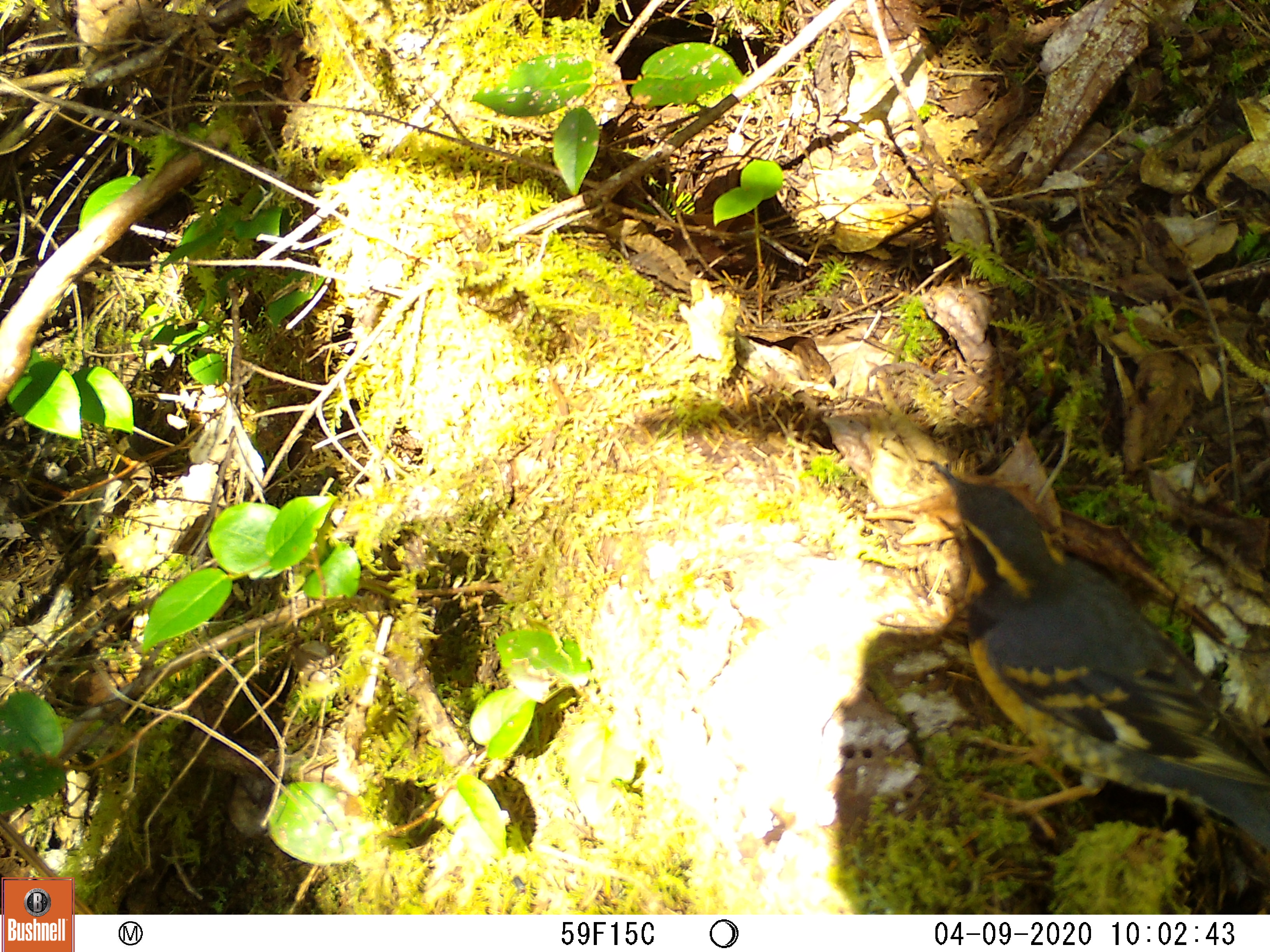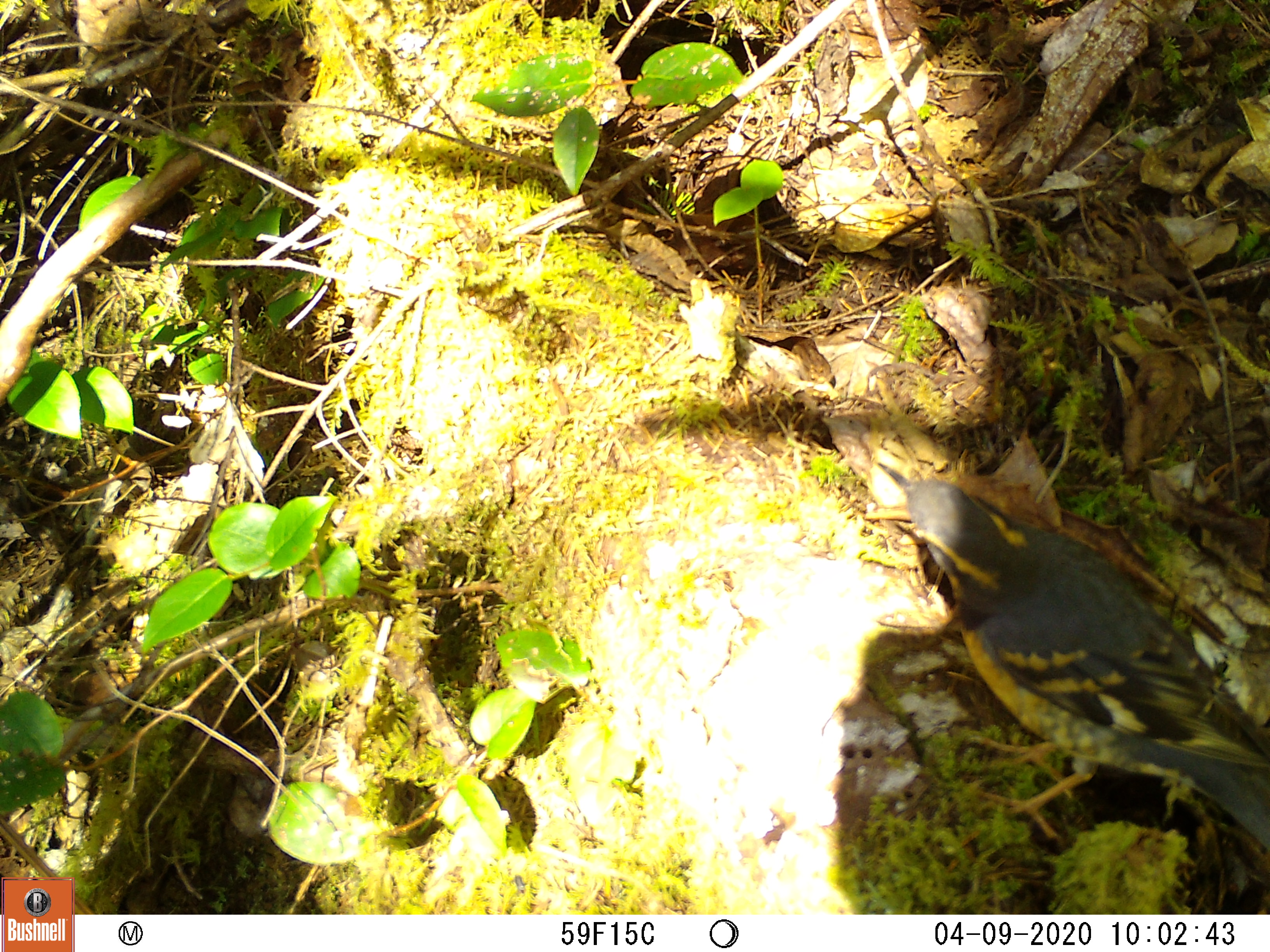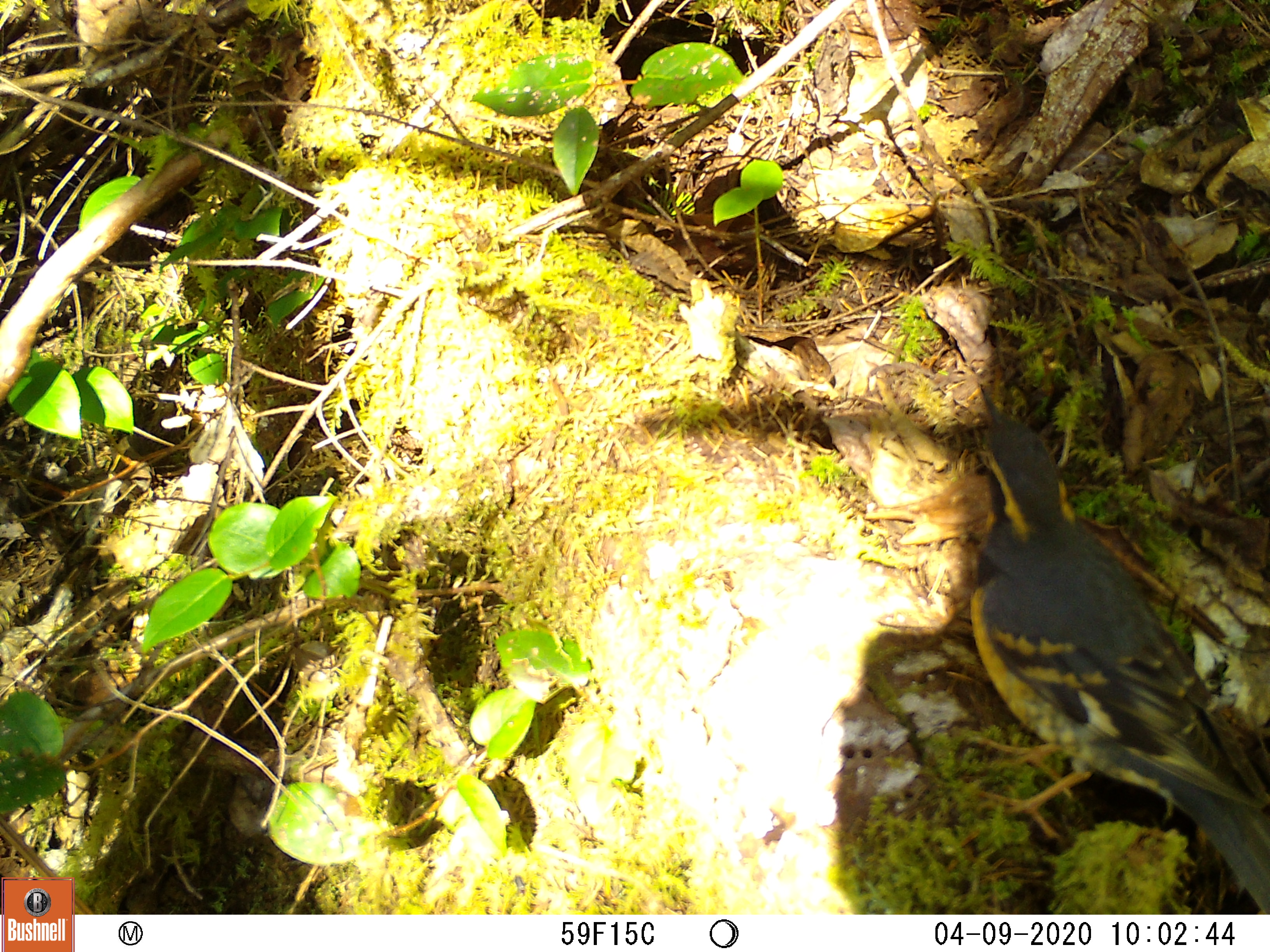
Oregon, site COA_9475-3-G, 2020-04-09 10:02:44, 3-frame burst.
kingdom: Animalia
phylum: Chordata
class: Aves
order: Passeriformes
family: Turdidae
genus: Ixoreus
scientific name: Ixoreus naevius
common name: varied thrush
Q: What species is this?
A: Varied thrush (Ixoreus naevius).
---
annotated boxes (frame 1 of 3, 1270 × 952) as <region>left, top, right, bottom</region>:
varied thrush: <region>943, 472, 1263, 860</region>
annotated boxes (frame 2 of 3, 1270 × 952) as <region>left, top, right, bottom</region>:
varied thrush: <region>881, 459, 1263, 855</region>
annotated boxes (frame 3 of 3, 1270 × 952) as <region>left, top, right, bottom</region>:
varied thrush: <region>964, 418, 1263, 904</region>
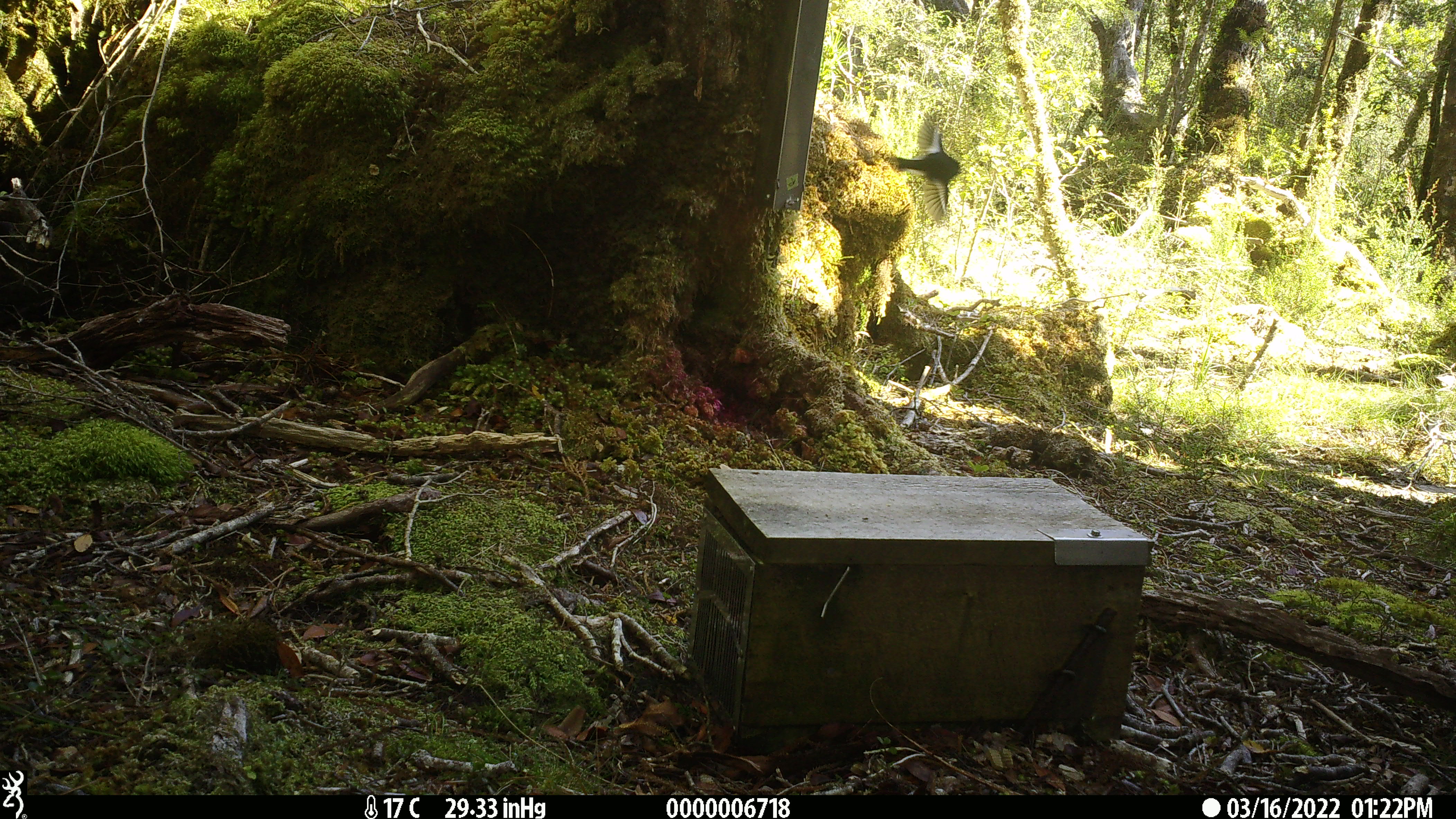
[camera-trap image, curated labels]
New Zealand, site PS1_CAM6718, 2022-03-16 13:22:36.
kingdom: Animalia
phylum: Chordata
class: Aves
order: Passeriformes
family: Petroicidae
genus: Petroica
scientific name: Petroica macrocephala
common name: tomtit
------------------------------------------------
▶ ABOUT THIS EXERCISE: Word for word, copy the line containing "[camera-trap image, curated labels]" and each line after it to the end of the records, and nothing besides.

▶ RESPONSE BOX:
[camera-trap image, curated labels]
New Zealand, site PS1_CAM6718, 2022-03-16 13:22:36.
kingdom: Animalia
phylum: Chordata
class: Aves
order: Passeriformes
family: Petroicidae
genus: Petroica
scientific name: Petroica macrocephala
common name: tomtit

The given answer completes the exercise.